On 2/7/2017 1:11 AM, Gunnar Morling wrote:
---
package com.example;
public interface SomeService {
public void foo();
}
---
package com.example.internal;
class Outer {
public static class ServiceImpl implements com.example.SomeService {
public ServiceImpl() {}
public void foo() {}
}
}
---
package com.example.internal;
class ServiceImpl implements com.example.SomeService {
public ServiceImpl() {}
public void foo() {}
}
---
module com.example {
exports com.example;
provides com.example.SomeService with com.example.internal.ServiceImpl;
provides com.example.SomeService with
com.example.internal.Outer.ServiceImpl;
}
---
Essentially, I'm wondering:
* Why Outer.ServiceImpl triggers the error about package visibility
while ServiceImpl doesn't (I had a look at the EDR JLS, but I couldn't
find an explanation for that, happy about any specific pointers).

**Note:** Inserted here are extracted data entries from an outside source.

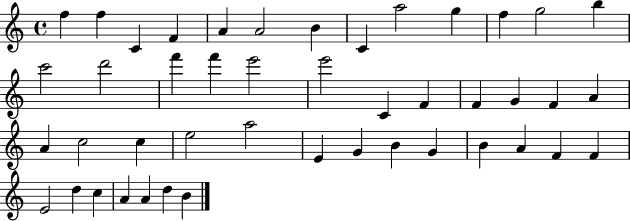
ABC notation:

X:1
T:Untitled
M:4/4
L:1/4
K:C
f f C F A A2 B C a2 g f g2 b c'2 d'2 f' f' e'2 e'2 C F F G F A A c2 c e2 a2 E G B G B A F F E2 d c A A d B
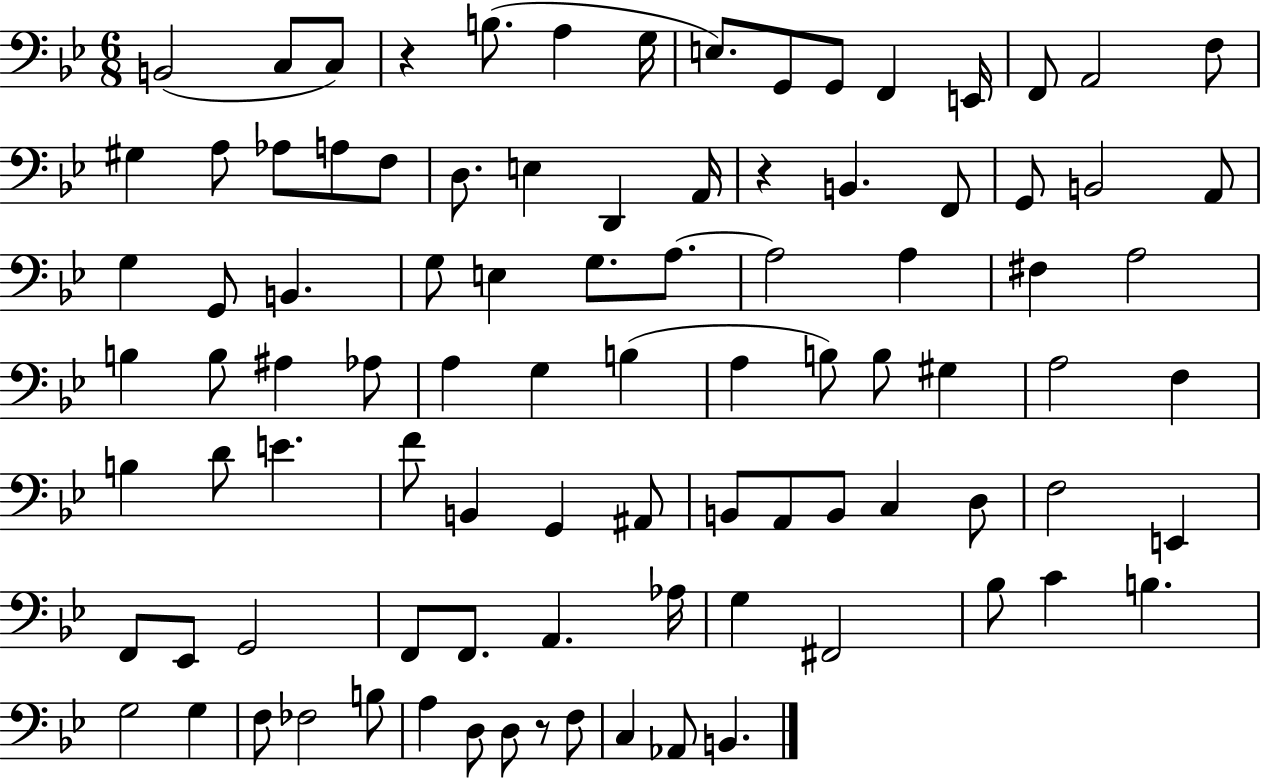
X:1
T:Untitled
M:6/8
L:1/4
K:Bb
B,,2 C,/2 C,/2 z B,/2 A, G,/4 E,/2 G,,/2 G,,/2 F,, E,,/4 F,,/2 A,,2 F,/2 ^G, A,/2 _A,/2 A,/2 F,/2 D,/2 E, D,, A,,/4 z B,, F,,/2 G,,/2 B,,2 A,,/2 G, G,,/2 B,, G,/2 E, G,/2 A,/2 A,2 A, ^F, A,2 B, B,/2 ^A, _A,/2 A, G, B, A, B,/2 B,/2 ^G, A,2 F, B, D/2 E F/2 B,, G,, ^A,,/2 B,,/2 A,,/2 B,,/2 C, D,/2 F,2 E,, F,,/2 _E,,/2 G,,2 F,,/2 F,,/2 A,, _A,/4 G, ^F,,2 _B,/2 C B, G,2 G, F,/2 _F,2 B,/2 A, D,/2 D,/2 z/2 F,/2 C, _A,,/2 B,,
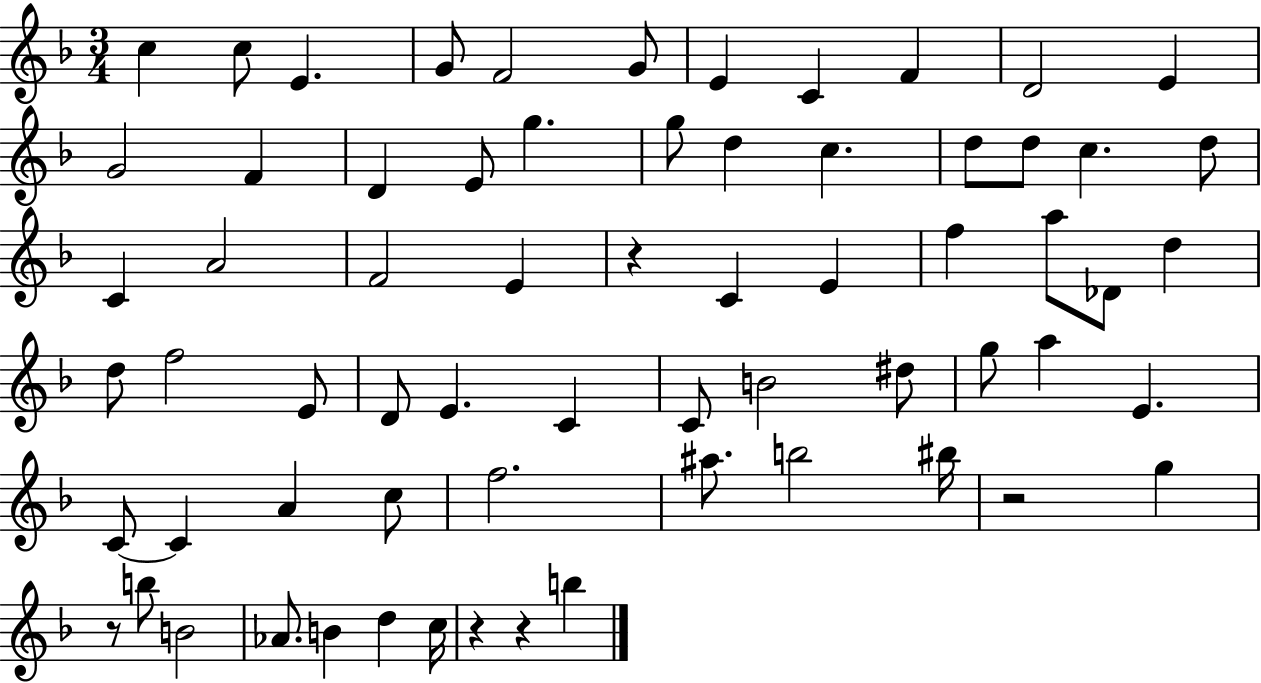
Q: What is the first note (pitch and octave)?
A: C5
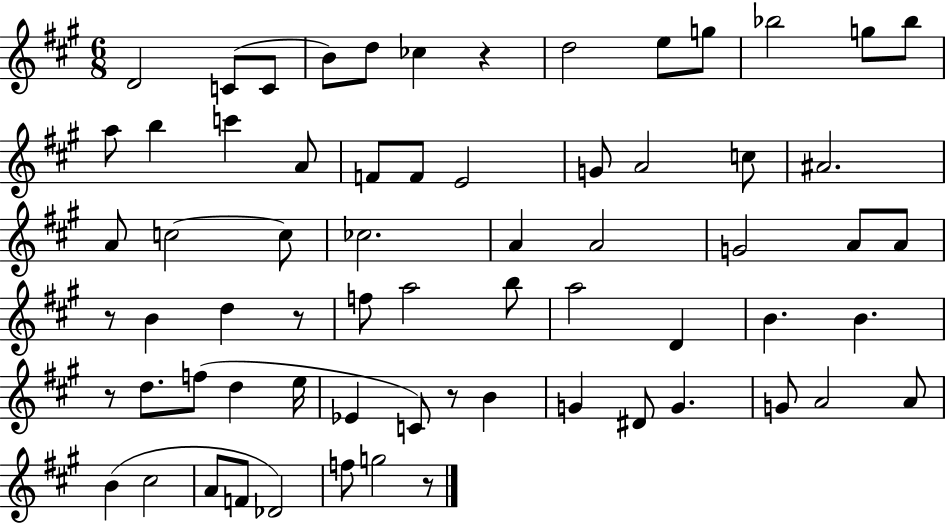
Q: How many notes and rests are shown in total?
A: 67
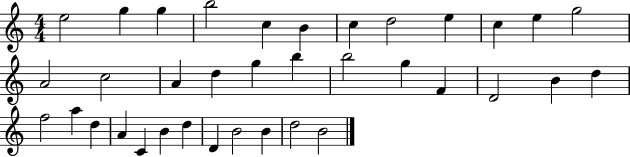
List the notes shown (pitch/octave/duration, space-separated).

E5/h G5/q G5/q B5/h C5/q B4/q C5/q D5/h E5/q C5/q E5/q G5/h A4/h C5/h A4/q D5/q G5/q B5/q B5/h G5/q F4/q D4/h B4/q D5/q F5/h A5/q D5/q A4/q C4/q B4/q D5/q D4/q B4/h B4/q D5/h B4/h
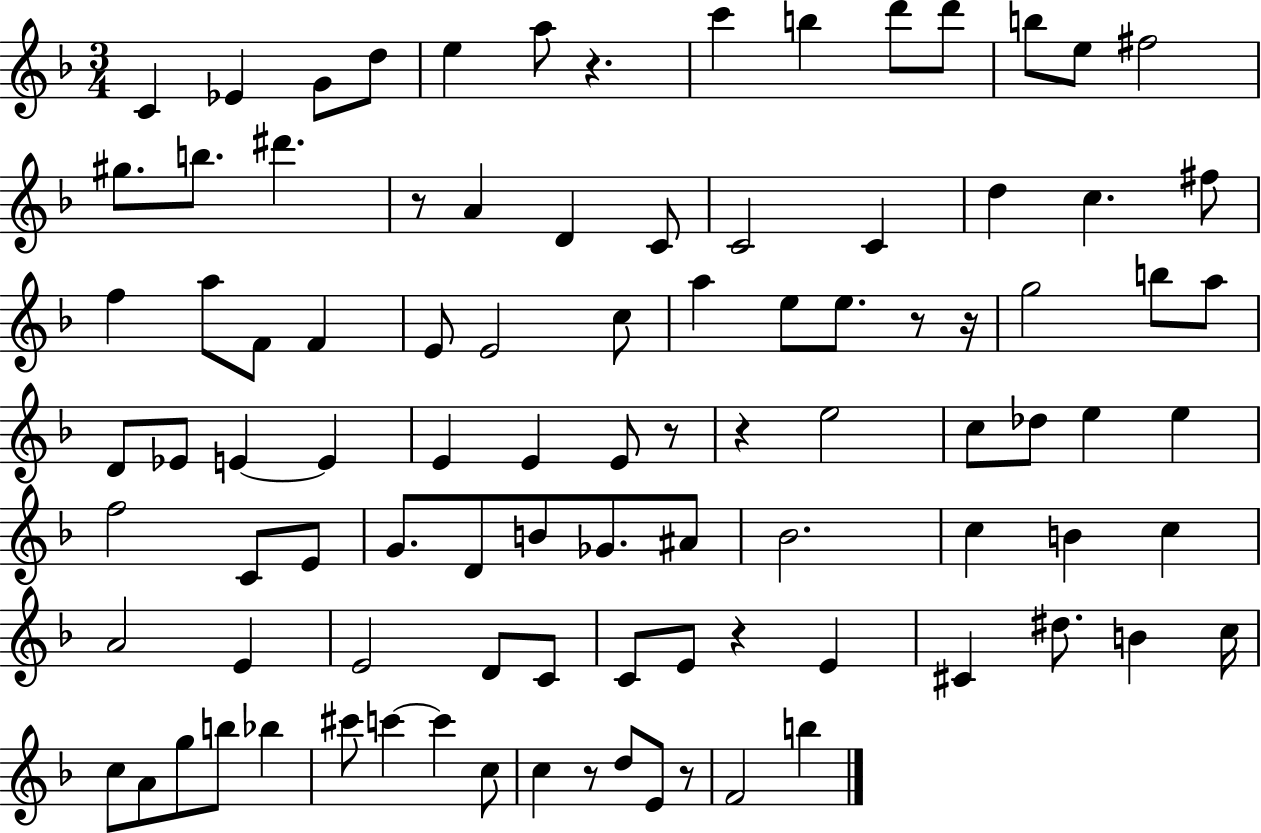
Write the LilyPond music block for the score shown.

{
  \clef treble
  \numericTimeSignature
  \time 3/4
  \key f \major
  c'4 ees'4 g'8 d''8 | e''4 a''8 r4. | c'''4 b''4 d'''8 d'''8 | b''8 e''8 fis''2 | \break gis''8. b''8. dis'''4. | r8 a'4 d'4 c'8 | c'2 c'4 | d''4 c''4. fis''8 | \break f''4 a''8 f'8 f'4 | e'8 e'2 c''8 | a''4 e''8 e''8. r8 r16 | g''2 b''8 a''8 | \break d'8 ees'8 e'4~~ e'4 | e'4 e'4 e'8 r8 | r4 e''2 | c''8 des''8 e''4 e''4 | \break f''2 c'8 e'8 | g'8. d'8 b'8 ges'8. ais'8 | bes'2. | c''4 b'4 c''4 | \break a'2 e'4 | e'2 d'8 c'8 | c'8 e'8 r4 e'4 | cis'4 dis''8. b'4 c''16 | \break c''8 a'8 g''8 b''8 bes''4 | cis'''8 c'''4~~ c'''4 c''8 | c''4 r8 d''8 e'8 r8 | f'2 b''4 | \break \bar "|."
}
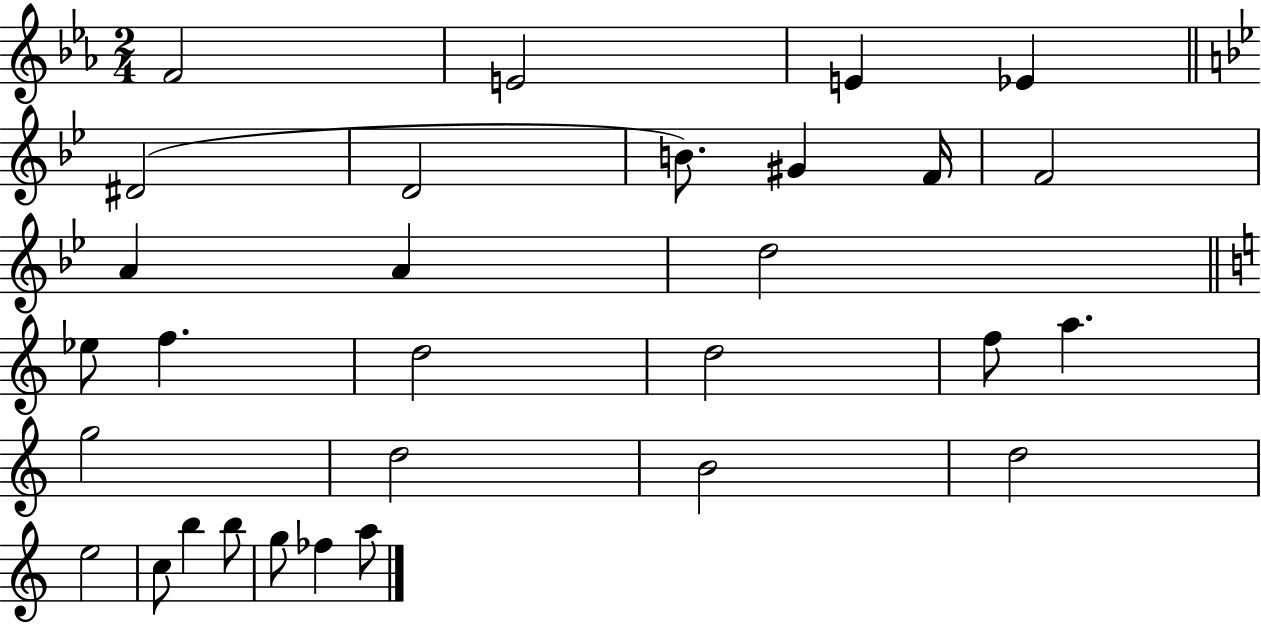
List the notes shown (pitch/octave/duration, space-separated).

F4/h E4/h E4/q Eb4/q D#4/h D4/h B4/e. G#4/q F4/s F4/h A4/q A4/q D5/h Eb5/e F5/q. D5/h D5/h F5/e A5/q. G5/h D5/h B4/h D5/h E5/h C5/e B5/q B5/e G5/e FES5/q A5/e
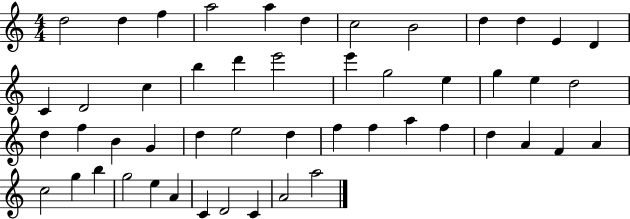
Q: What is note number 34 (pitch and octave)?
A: A5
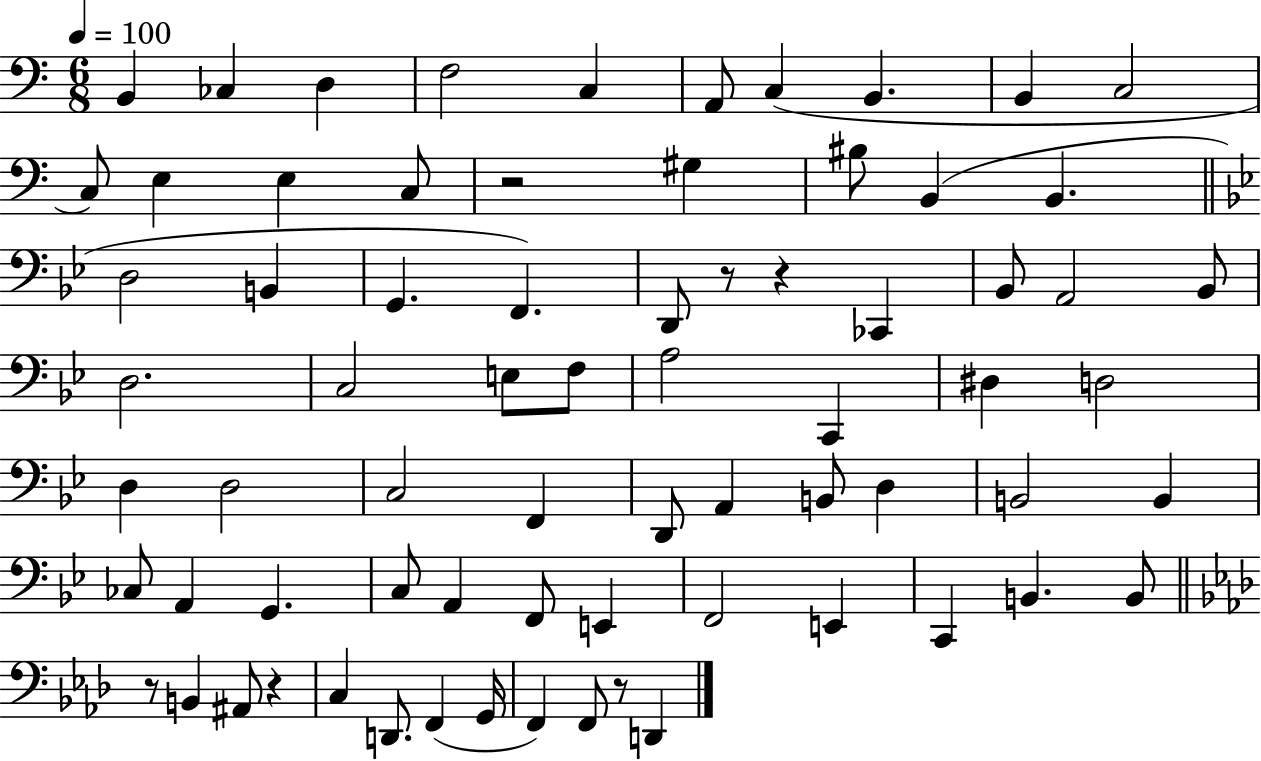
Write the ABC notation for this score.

X:1
T:Untitled
M:6/8
L:1/4
K:C
B,, _C, D, F,2 C, A,,/2 C, B,, B,, C,2 C,/2 E, E, C,/2 z2 ^G, ^B,/2 B,, B,, D,2 B,, G,, F,, D,,/2 z/2 z _C,, _B,,/2 A,,2 _B,,/2 D,2 C,2 E,/2 F,/2 A,2 C,, ^D, D,2 D, D,2 C,2 F,, D,,/2 A,, B,,/2 D, B,,2 B,, _C,/2 A,, G,, C,/2 A,, F,,/2 E,, F,,2 E,, C,, B,, B,,/2 z/2 B,, ^A,,/2 z C, D,,/2 F,, G,,/4 F,, F,,/2 z/2 D,,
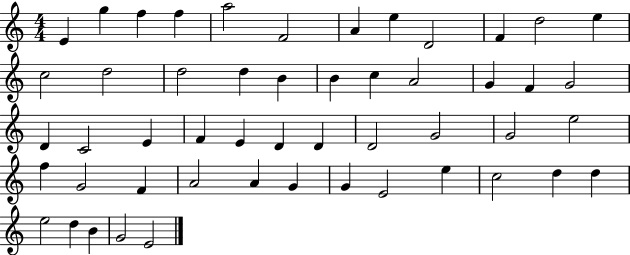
{
  \clef treble
  \numericTimeSignature
  \time 4/4
  \key c \major
  e'4 g''4 f''4 f''4 | a''2 f'2 | a'4 e''4 d'2 | f'4 d''2 e''4 | \break c''2 d''2 | d''2 d''4 b'4 | b'4 c''4 a'2 | g'4 f'4 g'2 | \break d'4 c'2 e'4 | f'4 e'4 d'4 d'4 | d'2 g'2 | g'2 e''2 | \break f''4 g'2 f'4 | a'2 a'4 g'4 | g'4 e'2 e''4 | c''2 d''4 d''4 | \break e''2 d''4 b'4 | g'2 e'2 | \bar "|."
}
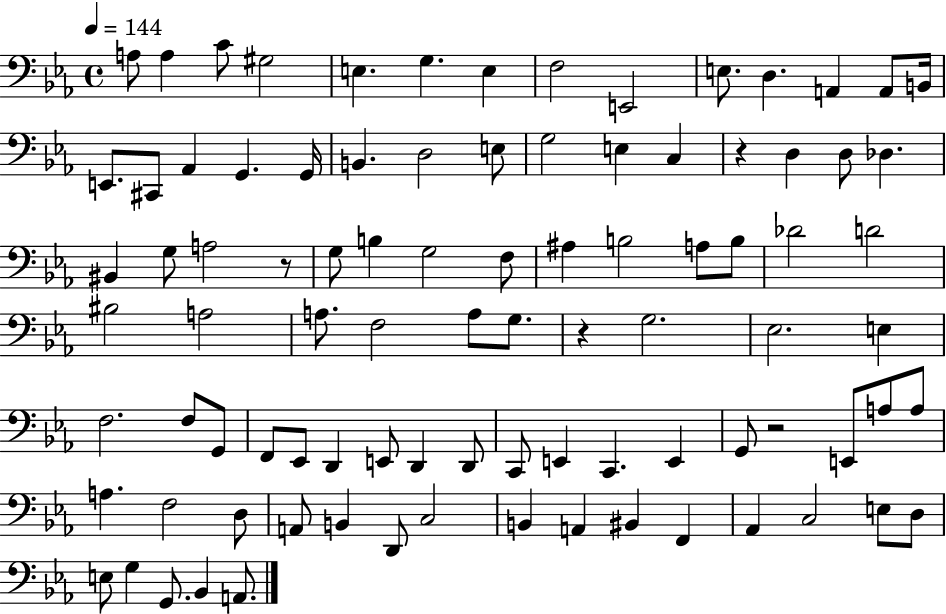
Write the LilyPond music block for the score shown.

{
  \clef bass
  \time 4/4
  \defaultTimeSignature
  \key ees \major
  \tempo 4 = 144
  \repeat volta 2 { a8 a4 c'8 gis2 | e4. g4. e4 | f2 e,2 | e8. d4. a,4 a,8 b,16 | \break e,8. cis,8 aes,4 g,4. g,16 | b,4. d2 e8 | g2 e4 c4 | r4 d4 d8 des4. | \break bis,4 g8 a2 r8 | g8 b4 g2 f8 | ais4 b2 a8 b8 | des'2 d'2 | \break bis2 a2 | a8. f2 a8 g8. | r4 g2. | ees2. e4 | \break f2. f8 g,8 | f,8 ees,8 d,4 e,8 d,4 d,8 | c,8 e,4 c,4. e,4 | g,8 r2 e,8 a8 a8 | \break a4. f2 d8 | a,8 b,4 d,8 c2 | b,4 a,4 bis,4 f,4 | aes,4 c2 e8 d8 | \break e8 g4 g,8. bes,4 a,8. | } \bar "|."
}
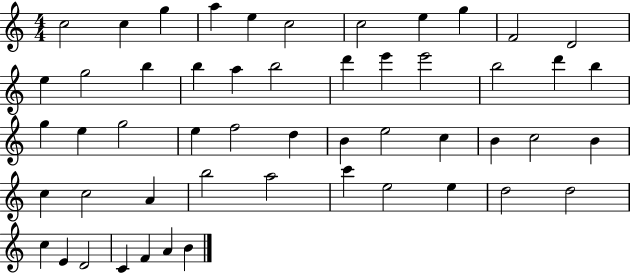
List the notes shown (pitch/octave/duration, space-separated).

C5/h C5/q G5/q A5/q E5/q C5/h C5/h E5/q G5/q F4/h D4/h E5/q G5/h B5/q B5/q A5/q B5/h D6/q E6/q E6/h B5/h D6/q B5/q G5/q E5/q G5/h E5/q F5/h D5/q B4/q E5/h C5/q B4/q C5/h B4/q C5/q C5/h A4/q B5/h A5/h C6/q E5/h E5/q D5/h D5/h C5/q E4/q D4/h C4/q F4/q A4/q B4/q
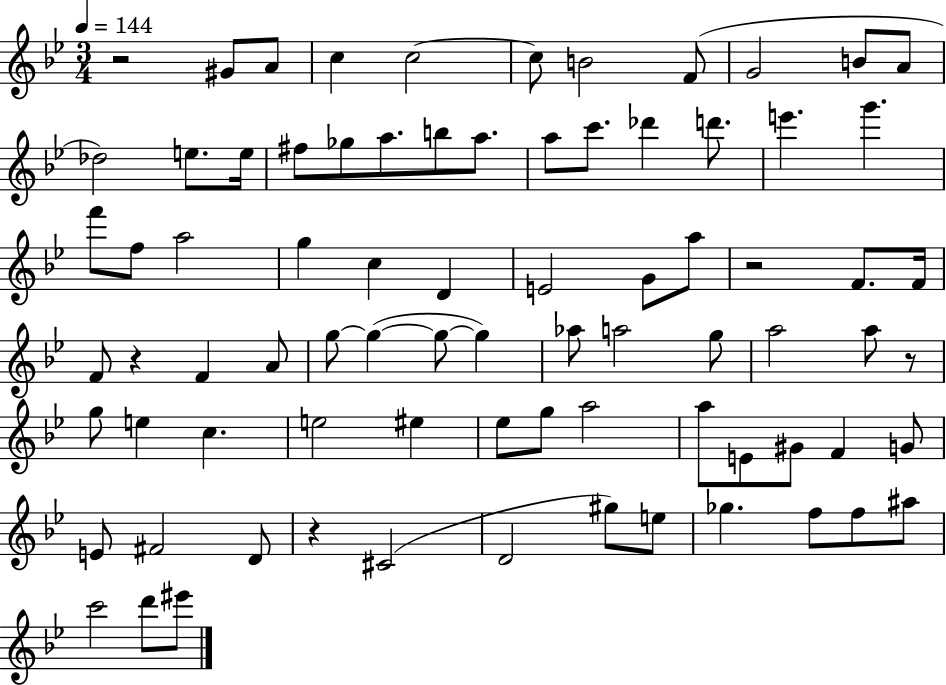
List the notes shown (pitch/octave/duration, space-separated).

R/h G#4/e A4/e C5/q C5/h C5/e B4/h F4/e G4/h B4/e A4/e Db5/h E5/e. E5/s F#5/e Gb5/e A5/e. B5/e A5/e. A5/e C6/e. Db6/q D6/e. E6/q. G6/q. F6/e F5/e A5/h G5/q C5/q D4/q E4/h G4/e A5/e R/h F4/e. F4/s F4/e R/q F4/q A4/e G5/e G5/q G5/e G5/q Ab5/e A5/h G5/e A5/h A5/e R/e G5/e E5/q C5/q. E5/h EIS5/q Eb5/e G5/e A5/h A5/e E4/e G#4/e F4/q G4/e E4/e F#4/h D4/e R/q C#4/h D4/h G#5/e E5/e Gb5/q. F5/e F5/e A#5/e C6/h D6/e EIS6/e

* Why Outer.ServiceImpl triggers "does not have a default constructor"
(ServiceImpl does not). Maybe a hint would be nice that is caused by
Outer not having public access.
Thanks for showing the code. Since everything in the same module,
package visibility is not relevant and javac shouldn't mention it.
I suspect that javac is getting tripped up by the fact that
Outer.ServiceImpl is declared 'public' (as the JLS and ServiceLoader
both demand) but it isn't widely accessible, even within the com.example
module, due to Outer's default (package) access. I believe the JLS and
ServiceLoader rules are correct, so it's a javac bug.